Disclaimer: I don't own A Song of Ice and Fire. I don't own the Iron Bank or Braavos.
Monarck: If you don't like it, it's your opinion but no one forces you to read it.
cristianronald278: Robb will die eventually like everyone else. He's after all human, and humans die, in battle or of old age (though the latter is not happening often in Westeros).
Daenerys can't control her dragons, but the author isn't aware of it, it isn't like she shouted the news from the top of the Meereen pyramids...
As for the Ironborn and the Dothraki, it's GRRM who created these two charming and peaceful cultures (heavy sarcasm). The numbers and the logistics are also all GRRM (I assume that if someone does an impossible thing in the books, then they can do it too in my story). Note that I could be wrong, but I would be pleasantly surprised if similar events don't happen similarly in the Winds of Winter...
raw666: Everyone save the immortal beings has to die sooner or later. Even dragons have and will die of old age.
X59: Victarion was never the brighter Ironborn having existed. He and his brother Euron are playing with forces completely out of their league. Euron doesn't care. Victarion is too idiot to realise it. Both brothers will not see each other again. Though the discussion would be no doubt extremely interesting...
Master of Dragons God: Thanks!
Guest: To pair Robb with Margaery would be very good for both parties, but unlikely to work as long as the Reach continues to change sides each time it's advantageous for them. Northern lords have a deep respect for the oaths they swear, a thing you can't tell a lot about the Tyrells.
Dagmer could have tried to make Victarion listen, but would he have succeeded? The Lord Captain is under the influence of a Red Priest, and so far every person who finds himself in such a situation does things very out of character. As for his attempts at dragon taming, there are going to be a lot of problems...
To bring down dragons, you need a shot in the eye or a very big specialised siege engine (like a scorpion bolt). The army of the slavers was a bit too busy with the battle to make sure the dragons died.
Matt Quinn: Hizdhar is so pathetic no one has bothered to deal with him. His fate is going to be left to Daenerys.

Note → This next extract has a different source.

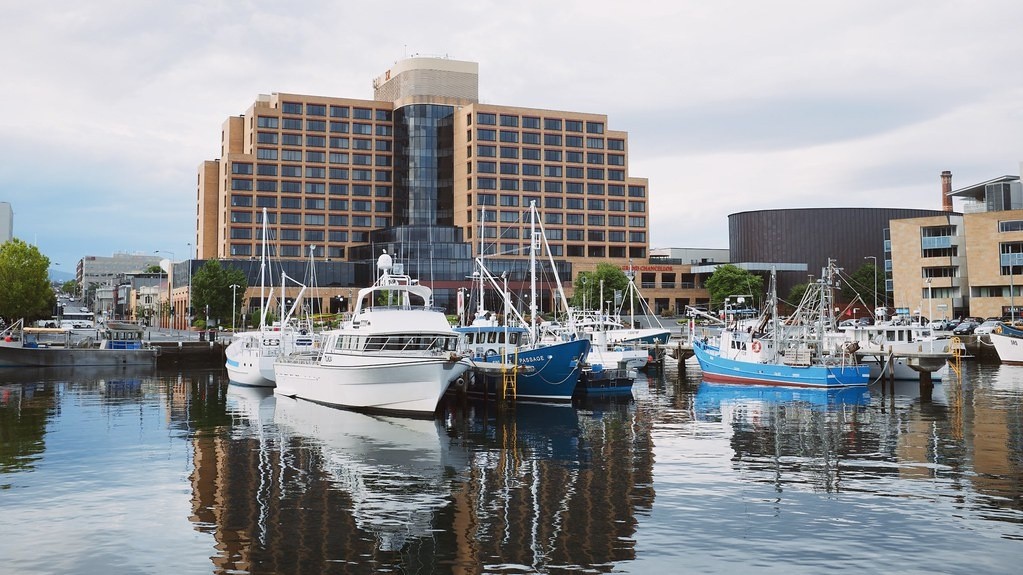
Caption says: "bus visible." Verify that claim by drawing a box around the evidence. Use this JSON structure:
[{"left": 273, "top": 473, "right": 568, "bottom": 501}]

Dellaus: Everything is always possible in Westeros! Thank you for the review.
Darthas: Oh, it is not the entire strength of the Dothraki, not by far. It's just everything which in the area Daenerys explored. There are more barbarians elsewhere, the Dothraki Sea is huge...
Ojha: I've never said the year in which Robb is going to die, haven't I?
And now another chapter where Westerosi propaganda is a bit biased against an Essossi Free City...
The Debt is growing
The Iron bank will not have its due Part I
"The Iron Bank will have its due." Common saying about the Iron Bank.
"Was that a threat, banker?" Asha Greyjoy, 300AC.
"Braavosi never jape about dragons. They are wise to so." Tyrion Lannister, 300AC.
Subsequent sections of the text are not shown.